Recently, Twitter sentiment analysis (TSA) has been successfully employed to monitor and forecast elections in many studies. However, most of the existing studies rely on extracting sentiments from explicit textual features. Moreover, only few studies have included non-textual features such as emojis for election forecasts. In this study, we incorporated N-gram features to predict vote shares of 2017 Uttar Pradesh (UP) legislative elections. Also, sentiment distribution of tweets containing emojis was significantly different from tweets without emojis. Therefore, emoji sentiments were detected and incorporated to predict the vote shares. We collected more than 0.3 million tweets, wherein geo-tagging was applied on search keywords that were not exclusive to elections. We employed seven lexicons for labelling tweets and compared two methods to reduce prediction error: sentiment magnitude-based criteria and polarity of tweets. Results show that proposed method of incorporating N-gram features and emoji sentiments significantly decreases prediction error.

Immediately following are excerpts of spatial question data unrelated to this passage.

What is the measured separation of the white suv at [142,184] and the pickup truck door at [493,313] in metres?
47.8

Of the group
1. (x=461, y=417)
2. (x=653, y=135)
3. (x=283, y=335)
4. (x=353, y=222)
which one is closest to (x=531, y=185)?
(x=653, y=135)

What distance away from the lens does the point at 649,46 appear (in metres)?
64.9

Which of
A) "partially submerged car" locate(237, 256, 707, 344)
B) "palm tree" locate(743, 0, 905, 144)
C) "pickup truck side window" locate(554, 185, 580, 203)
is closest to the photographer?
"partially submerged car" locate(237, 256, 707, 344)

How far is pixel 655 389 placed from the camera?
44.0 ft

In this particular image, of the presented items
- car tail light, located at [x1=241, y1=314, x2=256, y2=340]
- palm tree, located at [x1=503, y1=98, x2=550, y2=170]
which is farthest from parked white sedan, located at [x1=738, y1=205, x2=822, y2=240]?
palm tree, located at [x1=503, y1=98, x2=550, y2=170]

基于词典的推特情感分析,使用表情符号和N-gram特征进行投票份额预测
最近,推特情绪分析(TSA)在许多研究中被成功地用于监测和预测选举。然而,现有的研究大多依赖于从明确的文本特征中提取情感。此外,只有少数研究包含了非文本特征,如用于选举预测的表情符号。在这项研究中,我们结合了N-gram特征来预测2017年北方邦立法选举的选票份额。此外,包含表情符号的推文的情绪分布与没有表情符号的微博明显不同。因此,表情符号情绪被检测并被纳入预测投票份额。我们收集了超过30万条推文,其中对非选举专用的搜索关键词进行了地理标记。我们使用了七个词典来标记推文,并比较了两种减少预测误差的方法:基于情绪大小的标准和推文的极性。结果表明,所提出的将N符号特征和表情符号情感相结合的方法显著降低了预测误差。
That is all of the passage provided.